2026 Poster Presentations
P173: MAPPING ACADEMIC COLLABORATION IN SKULL BASE SURGERY: THE SEKHAR NUMBER PROJECT
Ali A Alattar, MD; Sharath K Anand, MD; Madison L Remick, MD; Garret W Choby, MD; Eric W Wang, MD; Paul A Gardner, MD; Georgios A Zenonos, MD; Carl H Snyderman, MD; University of Pittsburgh Medical Center
Introduction: The concept of academic distance, popularized through the Erdos number, has provided a unique lens for understanding patterns of scientific collaboration. Applying this framework to skull base surgery highlights the central role of Laligam N. Sekhar, one of the most prolific and influential contributors in the field. By constructing a coauthorship graph centered on Sekhar, we aimed to quantify his collaborative reach and situate North American Skull Base Society (NASBS) members within this academic network.

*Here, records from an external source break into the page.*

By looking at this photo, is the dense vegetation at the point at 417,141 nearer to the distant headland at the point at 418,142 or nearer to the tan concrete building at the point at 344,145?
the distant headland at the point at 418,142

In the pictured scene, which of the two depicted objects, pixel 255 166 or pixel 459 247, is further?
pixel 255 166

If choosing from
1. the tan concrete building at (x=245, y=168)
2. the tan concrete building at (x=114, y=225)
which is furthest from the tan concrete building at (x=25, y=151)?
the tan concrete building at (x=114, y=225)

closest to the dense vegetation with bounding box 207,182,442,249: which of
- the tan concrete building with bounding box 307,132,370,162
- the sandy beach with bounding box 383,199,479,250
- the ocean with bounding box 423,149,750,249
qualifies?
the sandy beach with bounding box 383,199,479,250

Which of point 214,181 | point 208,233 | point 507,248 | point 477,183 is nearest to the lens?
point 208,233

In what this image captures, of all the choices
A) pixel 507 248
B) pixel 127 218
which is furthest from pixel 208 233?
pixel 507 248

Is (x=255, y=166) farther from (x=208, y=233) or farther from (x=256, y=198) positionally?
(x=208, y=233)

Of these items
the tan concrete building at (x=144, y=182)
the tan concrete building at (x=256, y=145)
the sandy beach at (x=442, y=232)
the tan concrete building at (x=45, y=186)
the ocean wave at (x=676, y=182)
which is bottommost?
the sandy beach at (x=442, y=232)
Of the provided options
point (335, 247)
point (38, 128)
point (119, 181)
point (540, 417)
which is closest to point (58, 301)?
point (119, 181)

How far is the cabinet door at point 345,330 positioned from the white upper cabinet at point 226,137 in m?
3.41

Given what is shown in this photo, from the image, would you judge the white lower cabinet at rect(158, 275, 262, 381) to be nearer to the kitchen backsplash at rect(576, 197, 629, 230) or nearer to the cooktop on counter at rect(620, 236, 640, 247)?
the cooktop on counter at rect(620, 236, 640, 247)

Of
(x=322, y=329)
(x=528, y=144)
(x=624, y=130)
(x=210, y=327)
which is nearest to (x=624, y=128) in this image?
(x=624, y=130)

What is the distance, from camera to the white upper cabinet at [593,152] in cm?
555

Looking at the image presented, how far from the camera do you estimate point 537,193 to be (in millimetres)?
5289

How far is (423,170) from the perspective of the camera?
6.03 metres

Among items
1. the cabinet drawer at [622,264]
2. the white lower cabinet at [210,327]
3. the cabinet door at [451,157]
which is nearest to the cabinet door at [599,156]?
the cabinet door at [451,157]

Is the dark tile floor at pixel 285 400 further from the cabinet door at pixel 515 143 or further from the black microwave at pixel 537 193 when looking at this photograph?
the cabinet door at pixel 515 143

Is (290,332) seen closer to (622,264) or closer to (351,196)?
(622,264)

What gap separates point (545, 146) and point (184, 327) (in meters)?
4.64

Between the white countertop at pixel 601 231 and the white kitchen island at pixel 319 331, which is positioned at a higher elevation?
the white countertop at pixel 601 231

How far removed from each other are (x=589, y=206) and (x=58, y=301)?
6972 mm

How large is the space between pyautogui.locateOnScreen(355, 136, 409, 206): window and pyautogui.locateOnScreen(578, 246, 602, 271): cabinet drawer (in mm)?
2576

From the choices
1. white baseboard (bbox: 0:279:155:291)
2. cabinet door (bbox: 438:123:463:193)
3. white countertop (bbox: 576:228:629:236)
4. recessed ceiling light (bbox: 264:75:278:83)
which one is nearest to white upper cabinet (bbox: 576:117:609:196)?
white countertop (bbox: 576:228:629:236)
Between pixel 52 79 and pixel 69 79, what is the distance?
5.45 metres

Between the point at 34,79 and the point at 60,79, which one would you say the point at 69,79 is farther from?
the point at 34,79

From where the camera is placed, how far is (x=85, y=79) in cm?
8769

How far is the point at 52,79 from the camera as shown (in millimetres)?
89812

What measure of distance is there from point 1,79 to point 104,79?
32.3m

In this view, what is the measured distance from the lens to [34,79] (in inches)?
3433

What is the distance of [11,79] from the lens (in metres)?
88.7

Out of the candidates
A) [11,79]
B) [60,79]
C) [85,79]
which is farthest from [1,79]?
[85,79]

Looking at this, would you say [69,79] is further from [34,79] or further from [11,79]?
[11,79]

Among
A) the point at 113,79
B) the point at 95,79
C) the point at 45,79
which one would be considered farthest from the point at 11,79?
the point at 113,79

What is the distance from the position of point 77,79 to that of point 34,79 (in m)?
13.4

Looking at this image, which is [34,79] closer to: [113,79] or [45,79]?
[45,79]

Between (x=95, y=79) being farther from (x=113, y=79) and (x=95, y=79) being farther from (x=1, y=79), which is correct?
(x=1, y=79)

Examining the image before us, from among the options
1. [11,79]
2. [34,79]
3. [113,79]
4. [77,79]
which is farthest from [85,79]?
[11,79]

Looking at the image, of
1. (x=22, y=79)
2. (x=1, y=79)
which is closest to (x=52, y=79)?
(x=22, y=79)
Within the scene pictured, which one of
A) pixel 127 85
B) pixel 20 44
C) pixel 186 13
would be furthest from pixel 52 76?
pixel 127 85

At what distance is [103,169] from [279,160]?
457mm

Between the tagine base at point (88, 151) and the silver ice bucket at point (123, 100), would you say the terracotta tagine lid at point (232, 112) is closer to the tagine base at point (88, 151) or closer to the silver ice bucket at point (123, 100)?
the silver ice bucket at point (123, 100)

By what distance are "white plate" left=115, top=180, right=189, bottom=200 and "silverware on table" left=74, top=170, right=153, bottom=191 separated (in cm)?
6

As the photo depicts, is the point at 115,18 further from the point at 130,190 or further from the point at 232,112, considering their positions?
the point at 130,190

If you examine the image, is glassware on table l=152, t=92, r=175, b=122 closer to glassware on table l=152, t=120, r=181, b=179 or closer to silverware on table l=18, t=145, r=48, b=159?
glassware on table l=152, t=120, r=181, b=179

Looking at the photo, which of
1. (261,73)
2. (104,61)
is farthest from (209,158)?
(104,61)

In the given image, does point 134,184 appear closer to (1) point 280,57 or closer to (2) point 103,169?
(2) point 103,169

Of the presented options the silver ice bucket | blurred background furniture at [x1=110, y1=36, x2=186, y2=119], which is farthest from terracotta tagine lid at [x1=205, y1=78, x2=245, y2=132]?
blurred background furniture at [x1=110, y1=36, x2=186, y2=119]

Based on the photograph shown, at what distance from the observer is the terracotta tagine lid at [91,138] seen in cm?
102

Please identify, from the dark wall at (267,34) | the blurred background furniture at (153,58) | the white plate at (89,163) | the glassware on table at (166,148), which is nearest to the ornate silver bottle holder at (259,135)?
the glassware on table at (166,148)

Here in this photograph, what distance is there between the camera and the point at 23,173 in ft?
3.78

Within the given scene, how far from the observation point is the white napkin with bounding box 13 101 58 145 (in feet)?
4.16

Methods: The NASBS member directory was used to identify contemporary skull base surgeons, whose name variants were then systematically queried in PubMed. Metadata from all indexed publications, spanning all years, were retrieved and parsed. Articles with excessive author counts or consortium attributions were excluded to prevent skewing of the network. Author and article records were stored in a cloud-hosted MongoDB database. Distributed processing across multiple R-based shell workers enabled efficient data ingestion at scale, while coauthorship edges were assigned weighted values based on the number of shared publications.
Results: Among 1,388 NASBS members identified, 1,357 (97.8%) could be connected within the Sekhar collaboration graph. A total of 107 authors were directly connected to Sekhar (Sekhar-1), with the most frequent coauthors including Chandranath Sen (35 publications), Ivo Janecka (27), Isaac Abecassis (15), and Dinesh Ramanathan (15). The majority of members (n=1,157, 83.5%) were at Sekhar-2 distance, while smaller subsets were found at distance 3 (n=91) and distance 4 (n=2). Only 32 members had no definable path within the network.

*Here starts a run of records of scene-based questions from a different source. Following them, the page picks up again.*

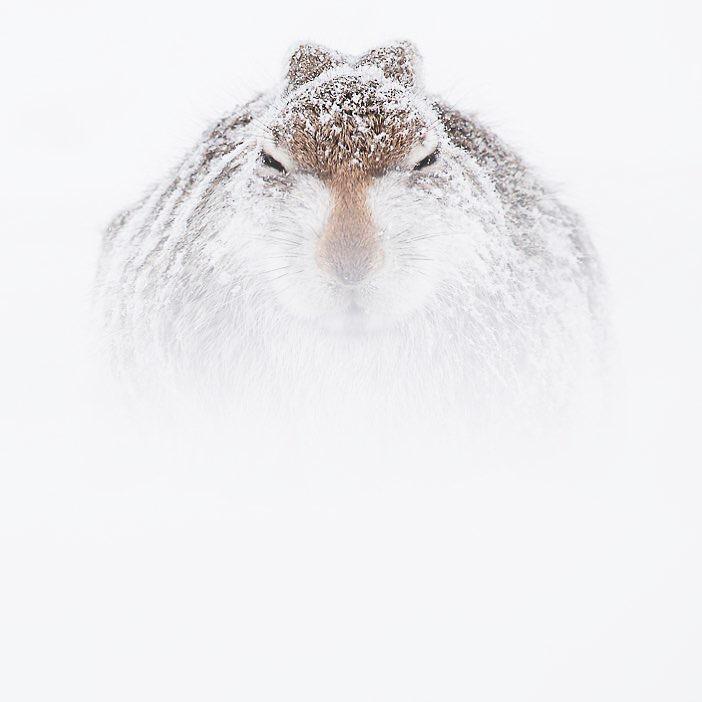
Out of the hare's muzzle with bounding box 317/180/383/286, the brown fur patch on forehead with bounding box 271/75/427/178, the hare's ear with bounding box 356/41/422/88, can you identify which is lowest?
the hare's muzzle with bounding box 317/180/383/286

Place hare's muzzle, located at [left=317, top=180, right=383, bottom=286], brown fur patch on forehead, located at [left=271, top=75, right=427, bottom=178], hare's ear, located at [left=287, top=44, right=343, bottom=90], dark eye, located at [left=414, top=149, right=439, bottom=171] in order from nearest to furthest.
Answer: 1. hare's muzzle, located at [left=317, top=180, right=383, bottom=286]
2. brown fur patch on forehead, located at [left=271, top=75, right=427, bottom=178]
3. dark eye, located at [left=414, top=149, right=439, bottom=171]
4. hare's ear, located at [left=287, top=44, right=343, bottom=90]

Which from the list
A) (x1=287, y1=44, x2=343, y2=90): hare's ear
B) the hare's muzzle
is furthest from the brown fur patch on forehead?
(x1=287, y1=44, x2=343, y2=90): hare's ear

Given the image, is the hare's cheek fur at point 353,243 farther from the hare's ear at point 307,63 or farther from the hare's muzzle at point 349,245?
the hare's ear at point 307,63

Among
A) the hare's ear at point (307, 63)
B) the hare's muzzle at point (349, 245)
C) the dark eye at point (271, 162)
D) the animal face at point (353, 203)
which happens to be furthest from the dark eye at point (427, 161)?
the hare's ear at point (307, 63)

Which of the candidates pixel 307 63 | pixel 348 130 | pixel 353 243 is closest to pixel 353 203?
pixel 353 243

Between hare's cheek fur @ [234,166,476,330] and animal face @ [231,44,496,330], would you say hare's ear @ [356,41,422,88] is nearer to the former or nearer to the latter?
animal face @ [231,44,496,330]

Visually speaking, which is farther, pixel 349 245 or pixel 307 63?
pixel 307 63

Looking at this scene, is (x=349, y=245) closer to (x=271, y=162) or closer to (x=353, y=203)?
(x=353, y=203)

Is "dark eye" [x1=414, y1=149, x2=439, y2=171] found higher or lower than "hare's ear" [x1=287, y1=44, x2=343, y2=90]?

Interactive exploration of this dataset is available at: https://aalattar.shinyapps.io/sekhar.number. This interface allows users to search for individuals, visualize collaborative paths, and calculate Sekhar numbers dynamically.
Conclusion: The Sekhar Number Project demonstrates that nearly all active skull base surgeons in NASBS trace academic proximity to Laligam N. Sekhar within just two degrees of separation. This underscores both the collaborative density of the field and the enduring influence of a central pioneer whose scholarly reach continues to shape the discipline.